Welcome to my world — Jim Reeves

Introduction

G'day. Bobby Schmidt here, welcoming you to the inauguration of my virtual world, "The Learning C/C++urve," the newest monthly column in CUJ's lineup. My theme (well, more of a motif really), is living with both C and C++. I'm aiming this column generally at intermediate-to-advanced C programmers, and beginning-to-intermediate C++ programmers.

My archetypal reader programs in both languages. Because of legacy code, safety issues, and so on, such readers must still code in C; however, to keep current, they must also program in C++. This column helps balance these opposing time demands, taking advantage of language similarities whenever possible. Another column motif is "helping C programmers on their terms."

I have no intention of abandoning C, and will favor those aspects of C++ most like C. I find explaining C++ language and design concepts in C terms genuinely helps C programmers understand this new and at times daunting world.

I also find C++ programmers become seduced early on by the Siren songs of polymorphism, overloading, and the like, without truly mastering the language's underlying C nature. So emphasizing C++'s dominant C gene, I believe, benefits programmers of either language.

Informally, I have a four-fold charter, to wit:

Two large experiences have shaped my views of these languages. Since 1989, I have worked with Microsoft in both the U.S. and Australia, first as an employee and later as a contractor. But for much longer than that, since 1983 I believe, I've been acolyte and friend of Dan Saks. Dan was my most influential undergraduate programming instructor. If you read my code samples in this magazine, then read his, you'll no doubt experience déjà vû most significant aspects of my programming style derive from his.

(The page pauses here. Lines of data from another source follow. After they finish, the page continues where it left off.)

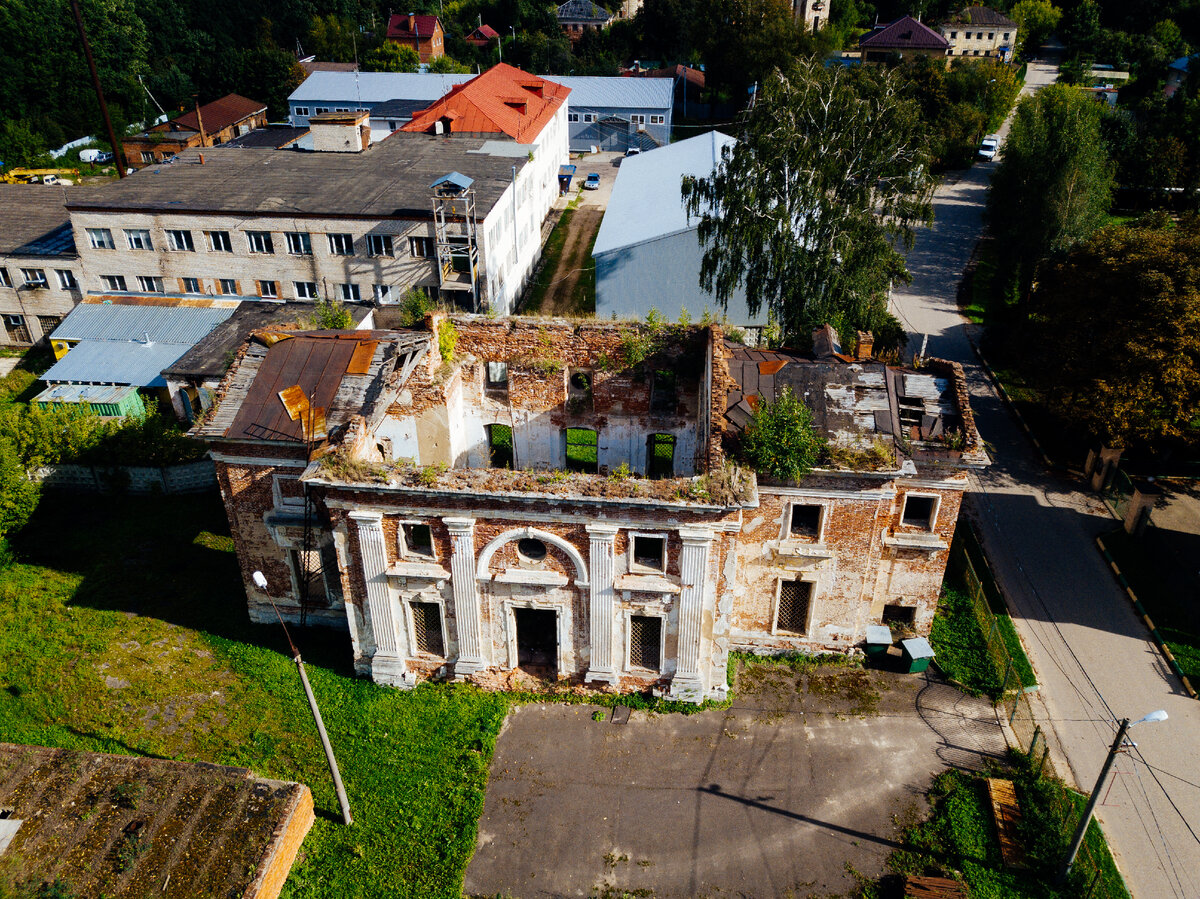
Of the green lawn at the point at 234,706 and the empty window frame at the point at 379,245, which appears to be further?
the empty window frame at the point at 379,245

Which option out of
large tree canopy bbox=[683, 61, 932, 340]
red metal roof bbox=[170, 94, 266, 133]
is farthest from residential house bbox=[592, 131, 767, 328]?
red metal roof bbox=[170, 94, 266, 133]

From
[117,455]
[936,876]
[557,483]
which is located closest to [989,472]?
[936,876]

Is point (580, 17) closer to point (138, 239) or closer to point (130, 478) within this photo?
point (138, 239)

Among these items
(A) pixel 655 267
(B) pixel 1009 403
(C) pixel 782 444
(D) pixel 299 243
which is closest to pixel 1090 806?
(C) pixel 782 444

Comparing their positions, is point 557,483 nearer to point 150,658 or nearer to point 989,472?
point 150,658

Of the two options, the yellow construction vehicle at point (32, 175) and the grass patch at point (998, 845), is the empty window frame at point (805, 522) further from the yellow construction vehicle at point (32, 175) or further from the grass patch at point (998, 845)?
the yellow construction vehicle at point (32, 175)

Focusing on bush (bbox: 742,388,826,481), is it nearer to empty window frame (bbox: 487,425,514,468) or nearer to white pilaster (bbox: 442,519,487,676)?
white pilaster (bbox: 442,519,487,676)

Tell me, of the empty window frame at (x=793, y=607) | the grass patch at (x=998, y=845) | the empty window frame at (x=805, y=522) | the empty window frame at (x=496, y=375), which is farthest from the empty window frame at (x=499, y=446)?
the grass patch at (x=998, y=845)
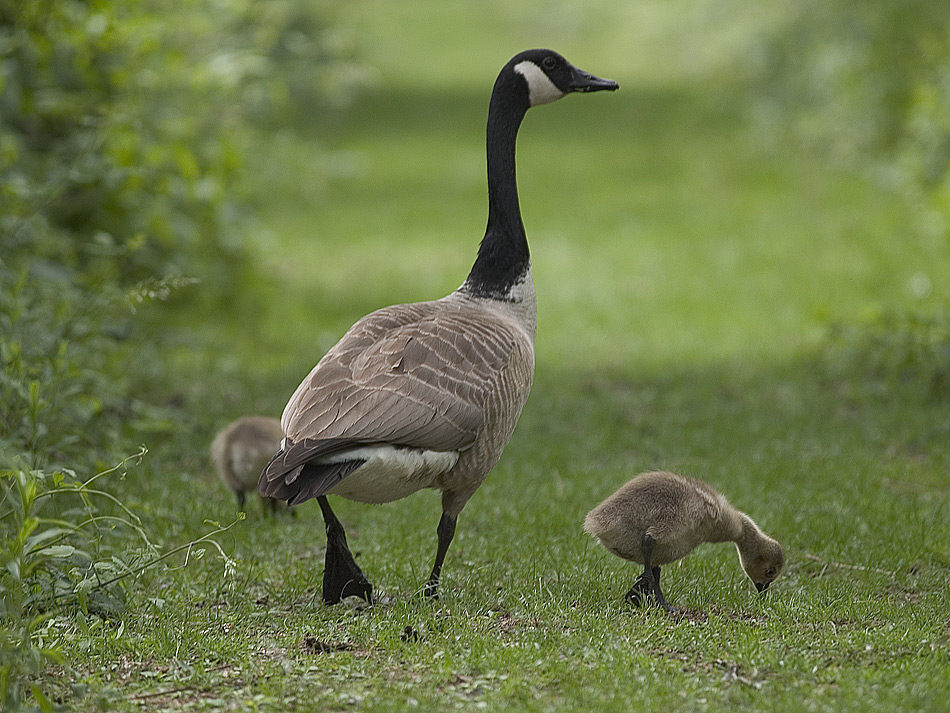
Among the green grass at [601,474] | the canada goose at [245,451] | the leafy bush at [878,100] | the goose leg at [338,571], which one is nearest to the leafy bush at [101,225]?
the green grass at [601,474]

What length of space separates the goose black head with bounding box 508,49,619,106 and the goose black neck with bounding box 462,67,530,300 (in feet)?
0.15

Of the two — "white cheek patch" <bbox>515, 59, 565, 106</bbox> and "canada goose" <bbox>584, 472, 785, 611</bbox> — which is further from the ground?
"white cheek patch" <bbox>515, 59, 565, 106</bbox>

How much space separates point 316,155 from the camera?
42.3 feet

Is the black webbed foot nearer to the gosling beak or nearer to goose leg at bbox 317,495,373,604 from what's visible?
goose leg at bbox 317,495,373,604

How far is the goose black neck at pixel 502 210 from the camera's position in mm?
5953

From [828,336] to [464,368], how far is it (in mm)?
5482

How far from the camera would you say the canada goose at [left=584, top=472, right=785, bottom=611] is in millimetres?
5078

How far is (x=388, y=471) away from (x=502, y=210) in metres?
1.96

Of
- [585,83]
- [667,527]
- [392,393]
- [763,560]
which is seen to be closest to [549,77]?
Answer: [585,83]

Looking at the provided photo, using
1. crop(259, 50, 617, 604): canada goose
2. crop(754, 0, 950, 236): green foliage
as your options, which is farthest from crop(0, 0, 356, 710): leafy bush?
crop(754, 0, 950, 236): green foliage

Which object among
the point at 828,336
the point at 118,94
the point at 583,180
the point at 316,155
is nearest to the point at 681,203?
the point at 583,180

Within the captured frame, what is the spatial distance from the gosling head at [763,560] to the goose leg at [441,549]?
146 cm

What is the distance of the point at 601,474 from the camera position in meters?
7.58

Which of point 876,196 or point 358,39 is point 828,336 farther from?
point 358,39
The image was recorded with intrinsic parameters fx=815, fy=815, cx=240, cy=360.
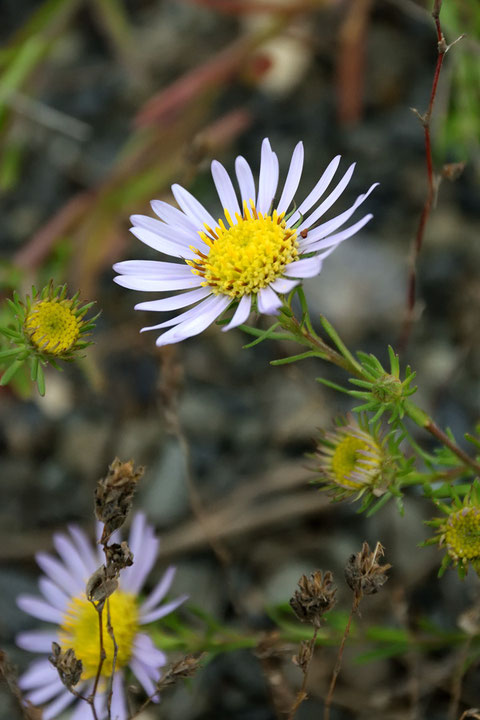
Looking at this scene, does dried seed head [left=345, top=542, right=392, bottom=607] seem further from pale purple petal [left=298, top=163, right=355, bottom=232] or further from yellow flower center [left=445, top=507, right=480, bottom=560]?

It is fitting I have inherited the beginning C++ audience Dan addressed in the early days of his column, "Stepping Up To C++." Whatever success I may have teaching you owes much to his success teaching me.

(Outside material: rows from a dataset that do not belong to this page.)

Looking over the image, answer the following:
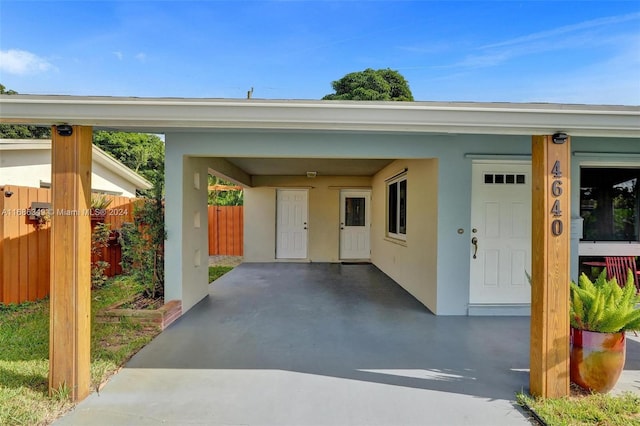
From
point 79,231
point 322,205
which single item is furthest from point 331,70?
point 79,231

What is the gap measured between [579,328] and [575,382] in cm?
44

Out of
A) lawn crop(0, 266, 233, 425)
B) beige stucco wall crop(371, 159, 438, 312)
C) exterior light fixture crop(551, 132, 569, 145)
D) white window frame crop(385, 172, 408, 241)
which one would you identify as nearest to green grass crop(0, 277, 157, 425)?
lawn crop(0, 266, 233, 425)

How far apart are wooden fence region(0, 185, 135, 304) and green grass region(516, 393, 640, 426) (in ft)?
19.7

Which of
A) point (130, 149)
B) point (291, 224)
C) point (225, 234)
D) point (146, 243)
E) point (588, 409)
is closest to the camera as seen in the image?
point (588, 409)

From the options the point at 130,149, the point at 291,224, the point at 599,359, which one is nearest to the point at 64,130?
the point at 599,359

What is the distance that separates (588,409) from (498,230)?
8.62 feet

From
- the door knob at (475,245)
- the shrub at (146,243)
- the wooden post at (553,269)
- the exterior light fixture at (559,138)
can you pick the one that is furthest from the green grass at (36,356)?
the door knob at (475,245)

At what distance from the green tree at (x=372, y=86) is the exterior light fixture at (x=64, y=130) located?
1730 cm

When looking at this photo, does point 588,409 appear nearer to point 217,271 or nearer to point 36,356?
point 36,356

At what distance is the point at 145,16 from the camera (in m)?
8.08

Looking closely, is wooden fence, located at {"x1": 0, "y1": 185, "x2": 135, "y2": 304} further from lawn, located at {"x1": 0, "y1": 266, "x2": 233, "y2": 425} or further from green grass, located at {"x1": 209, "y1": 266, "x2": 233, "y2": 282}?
green grass, located at {"x1": 209, "y1": 266, "x2": 233, "y2": 282}

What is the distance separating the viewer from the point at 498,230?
14.9 ft

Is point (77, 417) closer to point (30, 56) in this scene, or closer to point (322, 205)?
point (322, 205)

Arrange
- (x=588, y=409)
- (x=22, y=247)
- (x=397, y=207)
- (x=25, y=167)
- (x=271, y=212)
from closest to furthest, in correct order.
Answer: (x=588, y=409)
(x=22, y=247)
(x=397, y=207)
(x=25, y=167)
(x=271, y=212)
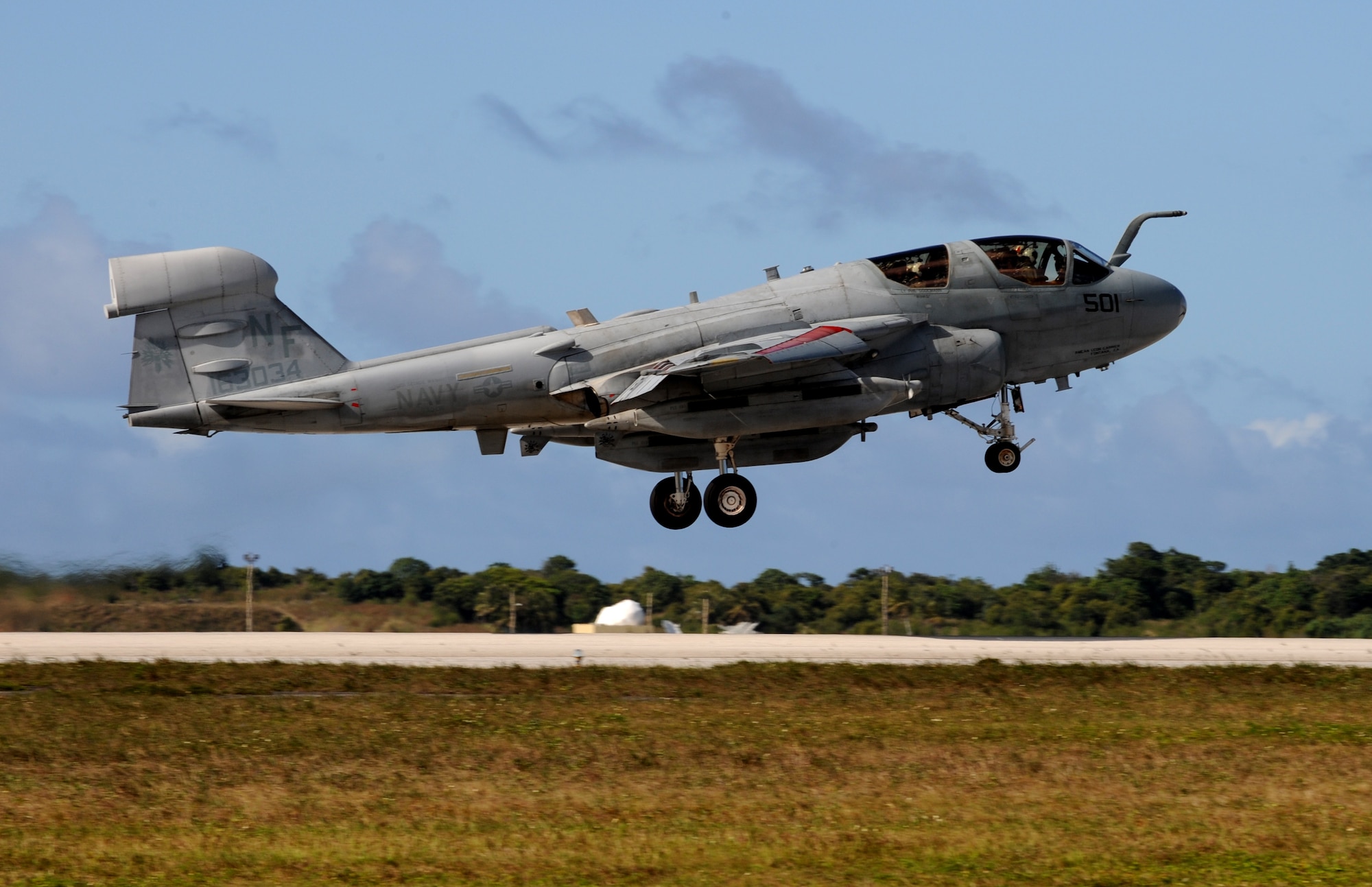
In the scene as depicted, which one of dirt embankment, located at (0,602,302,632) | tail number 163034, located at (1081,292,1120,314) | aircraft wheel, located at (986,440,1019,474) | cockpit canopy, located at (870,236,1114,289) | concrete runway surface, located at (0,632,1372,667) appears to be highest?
cockpit canopy, located at (870,236,1114,289)

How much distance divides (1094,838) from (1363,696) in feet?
32.4

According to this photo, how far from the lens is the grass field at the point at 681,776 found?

To start that teaching, I'll spend the first two columns reviewing some basic vocabulary, addressing practical issues you will encounter as a programmer. The C and C++ language standards define vocabulary for these issues; my colleagues and I will be using this vocabulary. This includes terms you've probably seen but may not be familiar with. I also define some personal nomenclature that should make future discussions simpler.

Turtles

If I asked you to define "word" for a particular computing architecture, you might come back with "the machine's naturally-sized addressable thing, composed of X bytes." Then I'd ask "what is a byte," and you could say "the smallest addressable thing, Y bits long". If I followed with "what is a bit," you'd say "the smallest piece of memory, capable of holding a 0 or 1." To which I'd ask "what is memory," and so on.

Anyone living with children recognizes this pattern of questioning: every definition you give introduces yet another thing requiring definition. There is no absolute end; after a time, one party gives up, deciding the definitions are enough. The question of how much terminology is enough — that is, the point at which all parties can say "we agree" — is a serious one for program language design and specification. The C++ committees have spent years seeking a balance between defining the language completely enough for compiler writers to implement it, and succinctly enough for programmers to compose in it. To find that balance, the committee members must somehow measure just how complete or precise a particular definition is.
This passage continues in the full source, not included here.